Aside from system glitches and data center outages, organizations increasingly face significant disruption to their operations resulting from security incidents, notably ransomware. For example, routine services provided by the City of Baltimore ground to a halt for more than a month as the city grappled with a ransomware attack that left it unable to issue water bills, collect traffic tickets or property taxes and issue building permits or title clearances, freezing the Baltimore real estate market in the process. City operations are slowly returning to normal after more than a month, but at the cost of at least $18 million in lost revenue and IT cleanup expenses.

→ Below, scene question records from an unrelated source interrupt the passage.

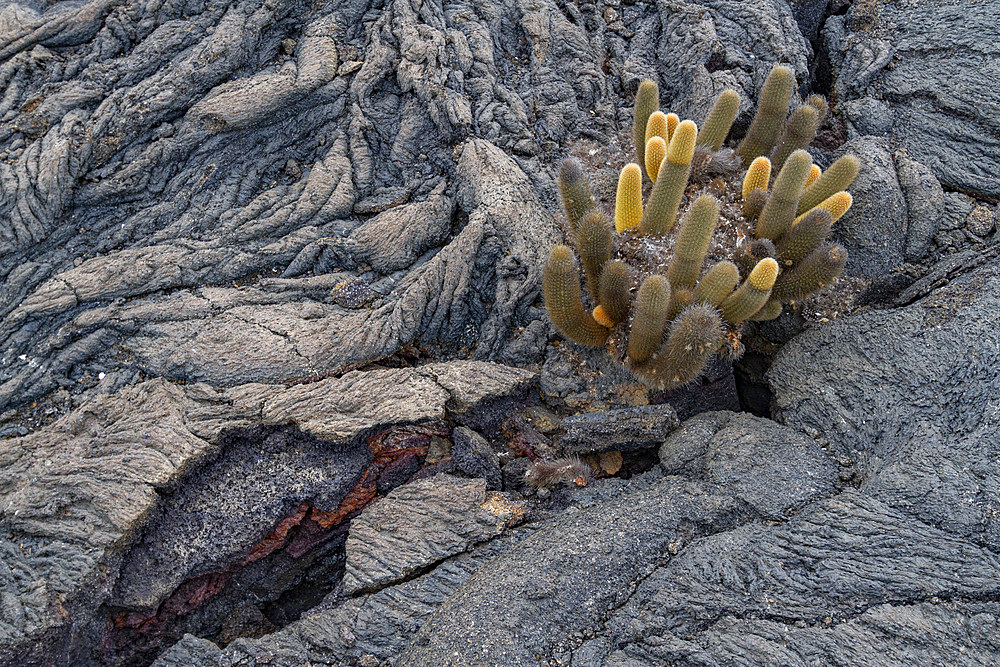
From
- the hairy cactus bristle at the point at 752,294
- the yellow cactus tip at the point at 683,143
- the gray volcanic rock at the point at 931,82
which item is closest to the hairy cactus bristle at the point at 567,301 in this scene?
the hairy cactus bristle at the point at 752,294

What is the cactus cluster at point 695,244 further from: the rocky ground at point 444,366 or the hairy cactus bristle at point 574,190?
the rocky ground at point 444,366

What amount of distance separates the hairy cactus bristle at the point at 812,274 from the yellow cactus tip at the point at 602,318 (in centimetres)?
116

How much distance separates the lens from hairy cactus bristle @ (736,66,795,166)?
5266 mm

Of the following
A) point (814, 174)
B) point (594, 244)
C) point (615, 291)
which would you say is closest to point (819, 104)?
point (814, 174)

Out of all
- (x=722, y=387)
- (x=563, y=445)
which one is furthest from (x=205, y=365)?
(x=722, y=387)

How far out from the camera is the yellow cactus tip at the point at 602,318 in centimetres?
473

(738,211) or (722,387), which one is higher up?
(738,211)

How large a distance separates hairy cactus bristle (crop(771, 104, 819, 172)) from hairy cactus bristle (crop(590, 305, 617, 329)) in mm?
2075

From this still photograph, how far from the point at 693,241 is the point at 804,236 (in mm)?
948

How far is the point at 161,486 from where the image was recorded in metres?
4.04

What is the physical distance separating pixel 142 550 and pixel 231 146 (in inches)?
130

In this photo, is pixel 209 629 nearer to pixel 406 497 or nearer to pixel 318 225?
pixel 406 497

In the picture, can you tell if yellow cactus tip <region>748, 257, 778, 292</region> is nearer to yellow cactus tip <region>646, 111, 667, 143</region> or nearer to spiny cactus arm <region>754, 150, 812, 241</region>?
spiny cactus arm <region>754, 150, 812, 241</region>

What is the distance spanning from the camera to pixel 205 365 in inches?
184
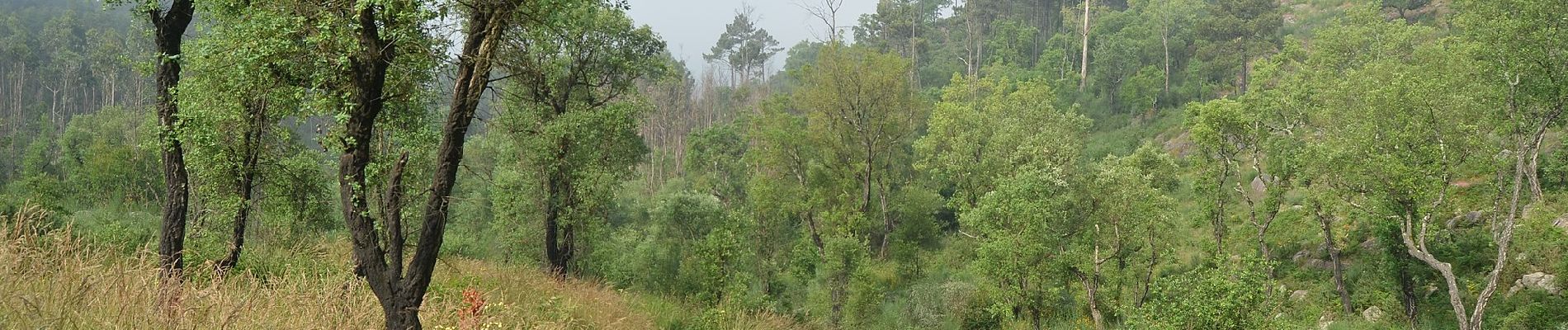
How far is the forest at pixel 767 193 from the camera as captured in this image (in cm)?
578

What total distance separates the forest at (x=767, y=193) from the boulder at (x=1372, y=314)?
80mm

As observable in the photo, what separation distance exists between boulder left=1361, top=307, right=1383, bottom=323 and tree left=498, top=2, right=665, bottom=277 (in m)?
17.0

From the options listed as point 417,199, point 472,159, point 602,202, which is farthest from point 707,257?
point 472,159

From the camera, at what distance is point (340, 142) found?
567cm

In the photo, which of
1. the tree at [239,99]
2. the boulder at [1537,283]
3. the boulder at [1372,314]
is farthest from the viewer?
the boulder at [1372,314]

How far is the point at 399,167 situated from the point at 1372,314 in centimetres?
2023

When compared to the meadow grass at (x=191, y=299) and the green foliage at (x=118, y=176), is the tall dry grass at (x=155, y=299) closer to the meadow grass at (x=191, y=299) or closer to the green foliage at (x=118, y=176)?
the meadow grass at (x=191, y=299)

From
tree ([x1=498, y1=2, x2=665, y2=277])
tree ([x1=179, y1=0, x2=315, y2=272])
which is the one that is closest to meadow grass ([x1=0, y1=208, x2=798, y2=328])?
tree ([x1=179, y1=0, x2=315, y2=272])

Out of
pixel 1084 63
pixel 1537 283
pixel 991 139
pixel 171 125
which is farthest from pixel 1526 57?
pixel 1084 63

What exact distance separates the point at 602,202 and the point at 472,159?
763 inches

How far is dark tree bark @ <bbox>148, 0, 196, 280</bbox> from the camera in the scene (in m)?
7.67

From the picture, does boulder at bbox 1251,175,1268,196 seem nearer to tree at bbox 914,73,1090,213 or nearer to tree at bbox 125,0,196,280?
tree at bbox 914,73,1090,213

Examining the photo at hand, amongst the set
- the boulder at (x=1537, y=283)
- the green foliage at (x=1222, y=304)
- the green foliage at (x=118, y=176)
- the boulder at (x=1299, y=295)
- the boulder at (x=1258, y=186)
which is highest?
the green foliage at (x=118, y=176)

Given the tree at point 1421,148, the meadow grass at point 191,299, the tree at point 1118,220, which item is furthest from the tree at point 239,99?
the tree at point 1421,148
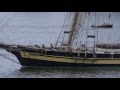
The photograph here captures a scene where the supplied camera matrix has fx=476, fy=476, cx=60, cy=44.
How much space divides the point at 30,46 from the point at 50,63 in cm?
36

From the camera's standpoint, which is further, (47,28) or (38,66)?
(47,28)

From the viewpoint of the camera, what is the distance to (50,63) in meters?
6.48

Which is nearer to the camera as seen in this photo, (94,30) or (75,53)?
(75,53)

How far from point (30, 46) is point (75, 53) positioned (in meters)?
0.62
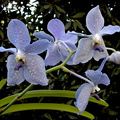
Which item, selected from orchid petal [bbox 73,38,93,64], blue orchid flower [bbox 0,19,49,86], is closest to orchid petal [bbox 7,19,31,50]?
blue orchid flower [bbox 0,19,49,86]

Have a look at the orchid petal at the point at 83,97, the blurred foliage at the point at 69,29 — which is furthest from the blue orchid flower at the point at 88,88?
the blurred foliage at the point at 69,29

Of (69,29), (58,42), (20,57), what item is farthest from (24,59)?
(69,29)

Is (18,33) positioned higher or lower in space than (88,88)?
higher

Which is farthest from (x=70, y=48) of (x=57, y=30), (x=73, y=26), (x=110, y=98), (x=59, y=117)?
(x=110, y=98)

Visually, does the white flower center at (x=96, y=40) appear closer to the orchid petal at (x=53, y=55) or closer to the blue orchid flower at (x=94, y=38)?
the blue orchid flower at (x=94, y=38)

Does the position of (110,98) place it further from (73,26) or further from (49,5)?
(49,5)

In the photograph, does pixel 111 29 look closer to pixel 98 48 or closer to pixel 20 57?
pixel 98 48

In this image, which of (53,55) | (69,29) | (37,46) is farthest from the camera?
(69,29)
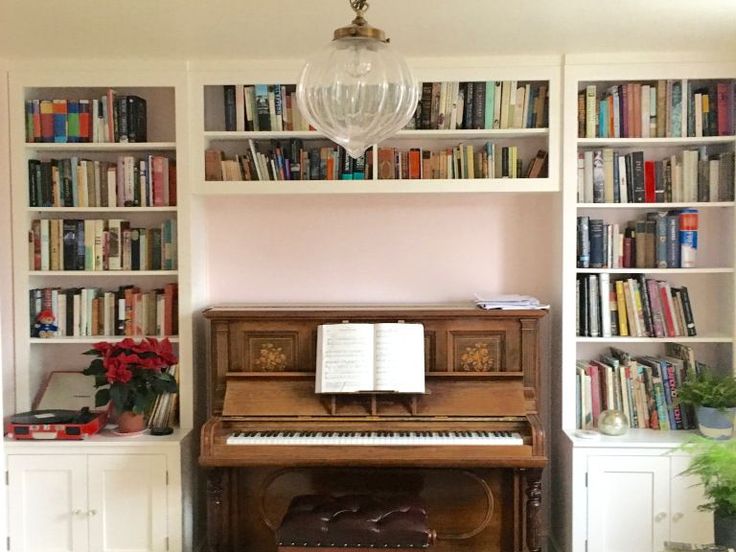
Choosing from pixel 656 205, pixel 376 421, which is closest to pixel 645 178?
pixel 656 205

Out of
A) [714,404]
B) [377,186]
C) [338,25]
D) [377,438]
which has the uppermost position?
[338,25]

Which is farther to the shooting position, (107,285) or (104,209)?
(107,285)

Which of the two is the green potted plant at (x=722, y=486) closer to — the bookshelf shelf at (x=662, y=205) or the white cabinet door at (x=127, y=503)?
the bookshelf shelf at (x=662, y=205)

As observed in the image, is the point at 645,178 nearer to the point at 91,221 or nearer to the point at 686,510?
the point at 686,510

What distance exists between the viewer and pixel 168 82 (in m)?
3.47

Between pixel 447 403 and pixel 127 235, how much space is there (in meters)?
1.69

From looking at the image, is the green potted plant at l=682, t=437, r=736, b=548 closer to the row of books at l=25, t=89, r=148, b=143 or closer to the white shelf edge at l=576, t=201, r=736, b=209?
the white shelf edge at l=576, t=201, r=736, b=209

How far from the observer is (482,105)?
138 inches

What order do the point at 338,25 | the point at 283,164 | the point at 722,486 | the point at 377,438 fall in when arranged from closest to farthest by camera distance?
1. the point at 722,486
2. the point at 338,25
3. the point at 377,438
4. the point at 283,164

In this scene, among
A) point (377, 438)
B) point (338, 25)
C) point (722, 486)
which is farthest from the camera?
point (377, 438)

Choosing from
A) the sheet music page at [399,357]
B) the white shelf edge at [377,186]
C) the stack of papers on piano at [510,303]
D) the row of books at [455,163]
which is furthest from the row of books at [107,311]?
the stack of papers on piano at [510,303]

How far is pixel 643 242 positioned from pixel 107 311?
2.53 metres

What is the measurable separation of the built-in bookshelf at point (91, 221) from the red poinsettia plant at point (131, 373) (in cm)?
16

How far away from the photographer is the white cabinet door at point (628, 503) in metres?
3.23
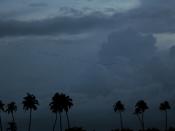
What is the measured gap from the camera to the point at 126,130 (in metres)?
184

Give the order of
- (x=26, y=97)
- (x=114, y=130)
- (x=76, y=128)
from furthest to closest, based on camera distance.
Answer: (x=114, y=130) → (x=26, y=97) → (x=76, y=128)

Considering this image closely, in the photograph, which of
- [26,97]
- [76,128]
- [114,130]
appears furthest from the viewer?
[114,130]

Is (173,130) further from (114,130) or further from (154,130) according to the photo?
(114,130)

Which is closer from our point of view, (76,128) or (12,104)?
(76,128)

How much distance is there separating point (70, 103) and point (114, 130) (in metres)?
27.3

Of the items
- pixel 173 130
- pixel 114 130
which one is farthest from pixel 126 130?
pixel 173 130

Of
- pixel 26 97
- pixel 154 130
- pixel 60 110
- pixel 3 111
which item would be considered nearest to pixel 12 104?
pixel 3 111

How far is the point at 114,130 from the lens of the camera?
184500 mm

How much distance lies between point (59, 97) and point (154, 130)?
1488 inches

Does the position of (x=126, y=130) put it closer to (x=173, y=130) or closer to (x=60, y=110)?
(x=173, y=130)

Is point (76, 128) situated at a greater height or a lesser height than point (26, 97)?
lesser

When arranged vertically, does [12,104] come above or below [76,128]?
above

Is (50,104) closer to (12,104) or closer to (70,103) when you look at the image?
(70,103)

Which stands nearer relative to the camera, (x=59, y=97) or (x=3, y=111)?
(x=59, y=97)
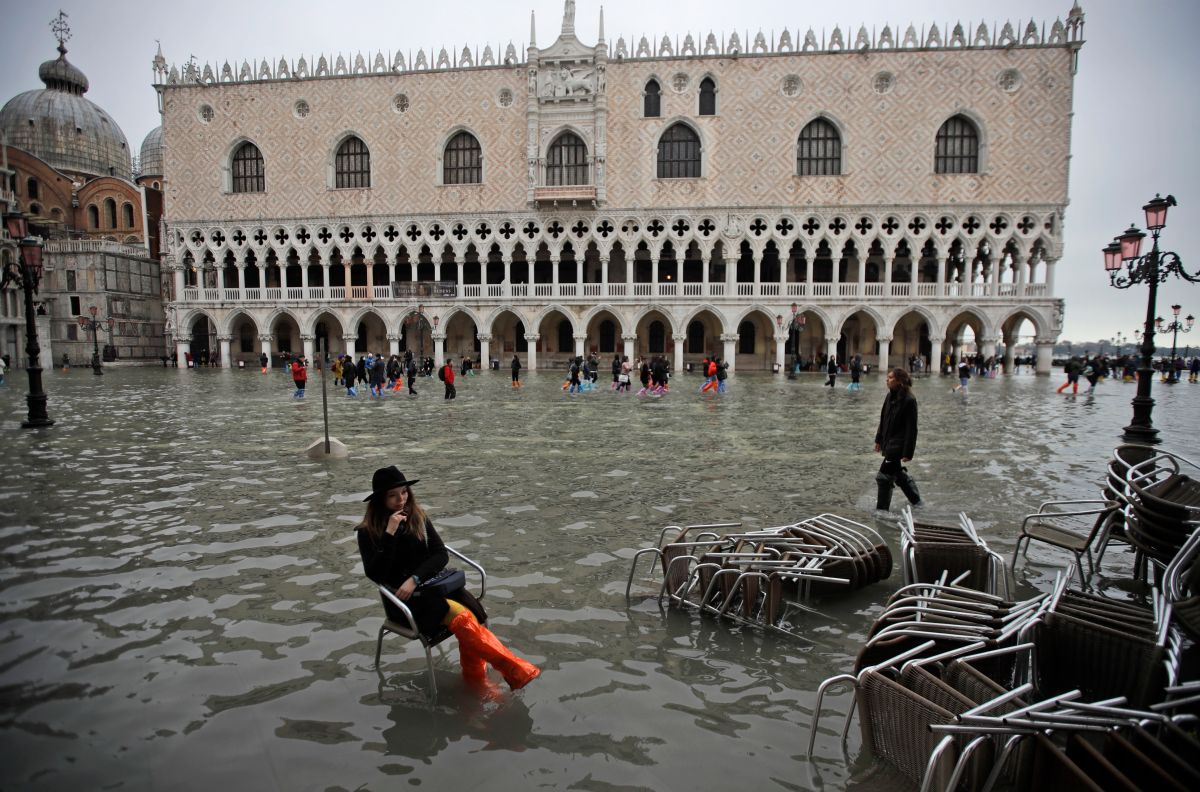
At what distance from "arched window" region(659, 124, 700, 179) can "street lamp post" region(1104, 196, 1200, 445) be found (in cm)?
2669

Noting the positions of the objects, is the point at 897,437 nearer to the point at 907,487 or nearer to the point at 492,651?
the point at 907,487

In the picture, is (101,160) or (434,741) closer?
(434,741)

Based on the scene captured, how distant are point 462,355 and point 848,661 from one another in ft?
127

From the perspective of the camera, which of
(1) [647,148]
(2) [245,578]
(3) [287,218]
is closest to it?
(2) [245,578]

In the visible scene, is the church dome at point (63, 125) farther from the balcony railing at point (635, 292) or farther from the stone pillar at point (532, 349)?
the stone pillar at point (532, 349)

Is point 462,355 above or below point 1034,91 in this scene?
below

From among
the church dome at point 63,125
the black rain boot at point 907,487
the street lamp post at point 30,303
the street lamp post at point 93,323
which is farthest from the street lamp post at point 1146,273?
the church dome at point 63,125

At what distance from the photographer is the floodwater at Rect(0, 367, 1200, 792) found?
3.17m

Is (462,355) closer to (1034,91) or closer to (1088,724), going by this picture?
(1034,91)

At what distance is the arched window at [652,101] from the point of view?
3622 centimetres

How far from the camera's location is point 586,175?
37312mm

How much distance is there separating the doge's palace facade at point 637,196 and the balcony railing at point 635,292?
0.13 m

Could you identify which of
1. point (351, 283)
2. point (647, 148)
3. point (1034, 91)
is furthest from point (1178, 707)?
point (351, 283)

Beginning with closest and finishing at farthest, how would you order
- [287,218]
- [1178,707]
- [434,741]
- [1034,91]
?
1. [1178,707]
2. [434,741]
3. [1034,91]
4. [287,218]
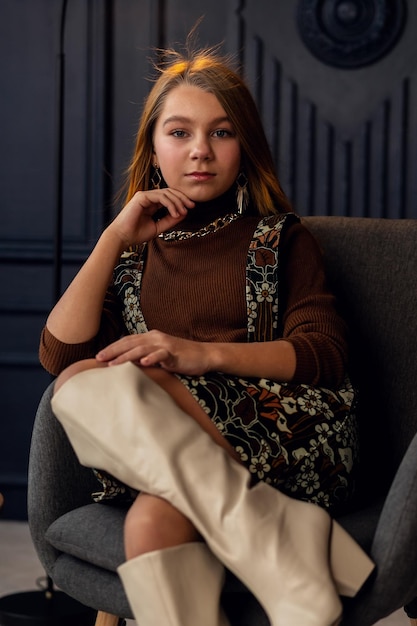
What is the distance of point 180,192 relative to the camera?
6.03ft

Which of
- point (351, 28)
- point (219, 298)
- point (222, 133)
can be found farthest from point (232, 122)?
point (351, 28)

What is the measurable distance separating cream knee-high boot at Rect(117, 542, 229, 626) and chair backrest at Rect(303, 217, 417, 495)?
0.56 meters

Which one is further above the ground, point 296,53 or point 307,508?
point 296,53

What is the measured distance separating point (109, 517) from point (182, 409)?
0.23 meters

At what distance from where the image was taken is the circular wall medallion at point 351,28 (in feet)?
9.50

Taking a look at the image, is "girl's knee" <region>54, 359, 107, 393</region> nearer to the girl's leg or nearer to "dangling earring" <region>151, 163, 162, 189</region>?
the girl's leg

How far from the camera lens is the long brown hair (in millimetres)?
1848

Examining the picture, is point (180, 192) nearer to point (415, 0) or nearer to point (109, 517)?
point (109, 517)

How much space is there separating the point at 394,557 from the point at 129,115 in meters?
2.01

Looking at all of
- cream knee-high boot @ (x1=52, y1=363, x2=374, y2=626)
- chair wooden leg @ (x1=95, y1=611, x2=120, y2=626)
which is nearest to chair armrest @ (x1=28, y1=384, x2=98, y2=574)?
chair wooden leg @ (x1=95, y1=611, x2=120, y2=626)

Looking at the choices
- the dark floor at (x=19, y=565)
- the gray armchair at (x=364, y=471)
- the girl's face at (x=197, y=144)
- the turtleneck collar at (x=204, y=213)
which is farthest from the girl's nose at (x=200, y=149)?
the dark floor at (x=19, y=565)

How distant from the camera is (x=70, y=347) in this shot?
1.78 metres

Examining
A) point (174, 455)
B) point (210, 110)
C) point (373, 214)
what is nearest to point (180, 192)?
point (210, 110)

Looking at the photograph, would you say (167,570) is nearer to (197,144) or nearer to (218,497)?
(218,497)
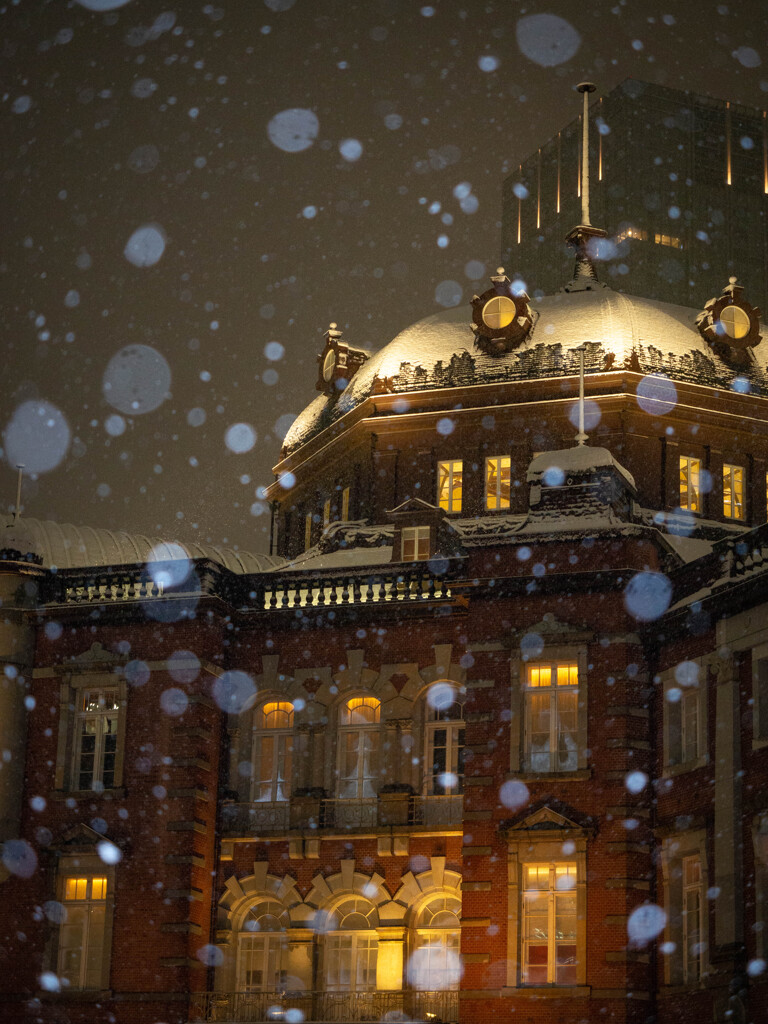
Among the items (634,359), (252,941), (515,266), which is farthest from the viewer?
(515,266)

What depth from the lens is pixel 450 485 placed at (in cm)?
4034

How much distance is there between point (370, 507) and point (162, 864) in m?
11.2

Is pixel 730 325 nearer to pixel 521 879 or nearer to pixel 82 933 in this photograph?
pixel 521 879

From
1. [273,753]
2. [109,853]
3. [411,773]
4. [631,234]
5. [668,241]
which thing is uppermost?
[668,241]

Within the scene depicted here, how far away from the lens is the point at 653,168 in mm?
111875

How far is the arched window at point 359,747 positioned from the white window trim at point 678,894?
6.47 metres

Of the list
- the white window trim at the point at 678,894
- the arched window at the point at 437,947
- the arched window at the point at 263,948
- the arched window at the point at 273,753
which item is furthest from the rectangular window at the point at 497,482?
the white window trim at the point at 678,894

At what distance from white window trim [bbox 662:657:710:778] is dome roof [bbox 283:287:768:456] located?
11283 mm

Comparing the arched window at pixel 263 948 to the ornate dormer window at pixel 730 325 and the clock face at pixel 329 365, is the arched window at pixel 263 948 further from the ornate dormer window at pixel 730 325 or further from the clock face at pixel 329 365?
the ornate dormer window at pixel 730 325

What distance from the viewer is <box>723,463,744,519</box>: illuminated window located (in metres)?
40.1

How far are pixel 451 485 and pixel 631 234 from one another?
72264 millimetres

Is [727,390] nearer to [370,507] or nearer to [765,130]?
[370,507]

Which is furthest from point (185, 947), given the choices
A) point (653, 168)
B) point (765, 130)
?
point (765, 130)

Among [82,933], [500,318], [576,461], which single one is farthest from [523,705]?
[500,318]
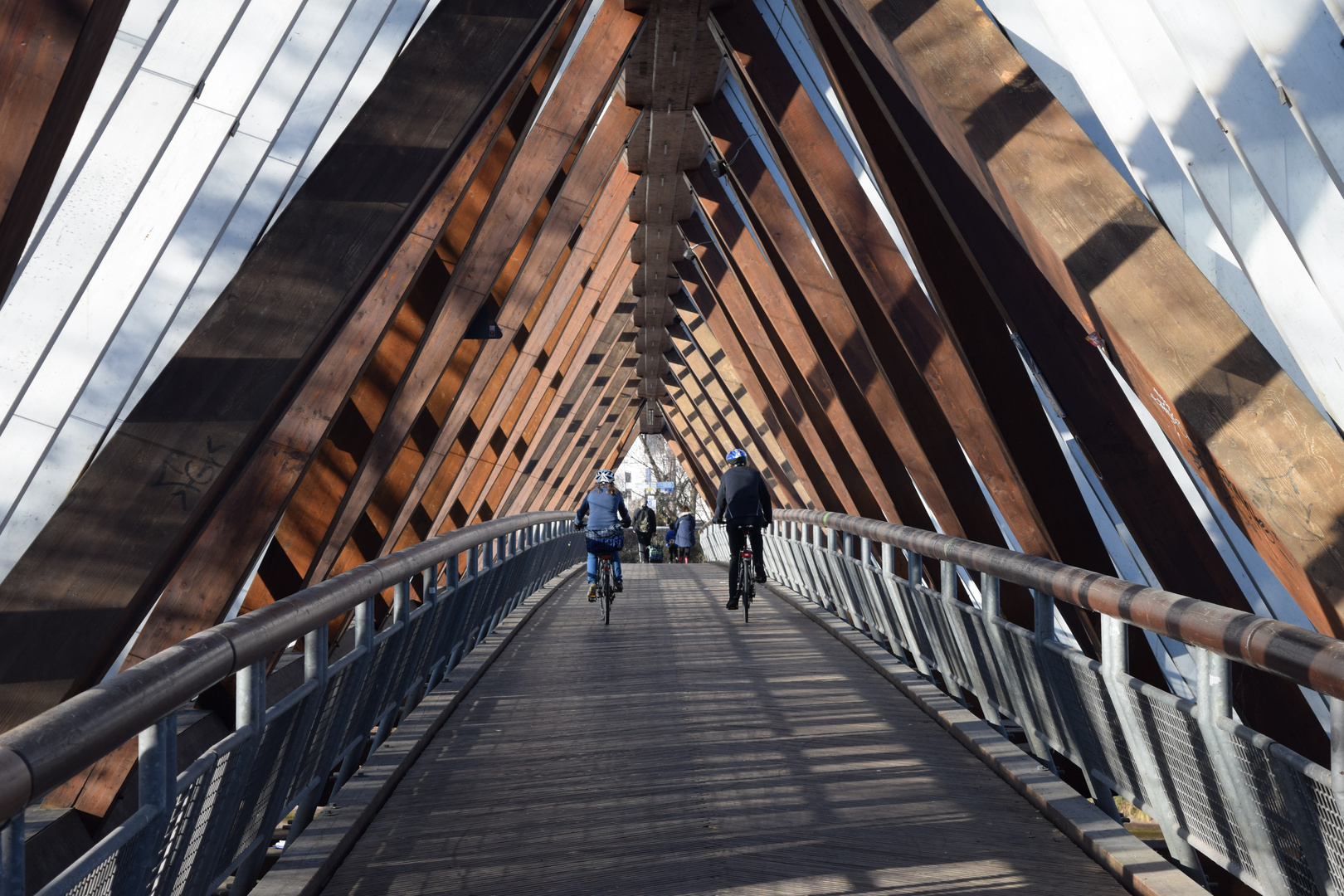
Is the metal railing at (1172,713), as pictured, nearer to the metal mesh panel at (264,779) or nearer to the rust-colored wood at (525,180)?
the metal mesh panel at (264,779)

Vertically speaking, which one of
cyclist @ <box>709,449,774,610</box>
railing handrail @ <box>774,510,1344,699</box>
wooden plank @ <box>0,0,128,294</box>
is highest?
wooden plank @ <box>0,0,128,294</box>

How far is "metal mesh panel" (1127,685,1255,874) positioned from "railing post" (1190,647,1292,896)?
1.8 inches

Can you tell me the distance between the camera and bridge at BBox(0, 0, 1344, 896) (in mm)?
3385

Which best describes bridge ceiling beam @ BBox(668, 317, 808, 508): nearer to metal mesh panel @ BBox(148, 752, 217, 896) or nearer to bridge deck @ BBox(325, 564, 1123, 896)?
bridge deck @ BBox(325, 564, 1123, 896)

A similar attack crippled the city of Atlanta last year, leaving it with about $10 million in recovery expenses. While many ransomware victims don’t yield to the extortion since there’s no guarantee that the perpetrators will honor their word and provide the encryption keys to unlock files, some do. A Palm Beach Florida suburb recently paid nearly $600,000 after ransomware disrupted city financial systems, its 911 dispatch center and water distribution service.

My take

The downstream ramifications of an IT system failure or security breach are often more significant than the direct costs from the event itself. As such, these cascading secondary and tertiary effects are a form of negative economic externality, since the outsized costs to the victims are often the result of ignorance or short-sighted cost-saving decisions by a third party. For an extreme example, look to the original Target PoS breach and the ramifications of lax security processes (whether by inexperience or cheapness is irrelevant to the point) at a small Pennsylvania HVAC contractor doing work at a few Target locations:

Similarly, a mistake at a virtually unknown data services company can delay hundreds of flights with untold costs to thousands of airline customers.

Sadly, the domino effect of IT problems that upset operations and activities at other companies is an artifact of our digitally transformed, über-connected world. As Joanne Joliet, a senior research director at Gartner notes in a Wall Street Journal article on the latest Target outage:

Nobody is immune to an outage like this...Routine technology maintenance has become more complicated because systems are not isolated from each other. They’re all integrated…which introduces greater complexity.

The lesson for corporate executives and IT leaders is to expand their contingency planning horizon beyond the confines of their organization to include business disruptions and security breaches caused by secondary and tertiary suppliers.

Preventing or mitigating externally caused business disruptions will cost money for increased system and application redundancy, more sophisticated, multi-layered security, greater testing and the development of manual, non-digital (or disconnected) backup processes.

These costs and the added planning overhead can only be considered as added friction that counteracts some, but not all, of the benefits of today’s disaggregated digital economy and represents another unintended consequence of outsourcing.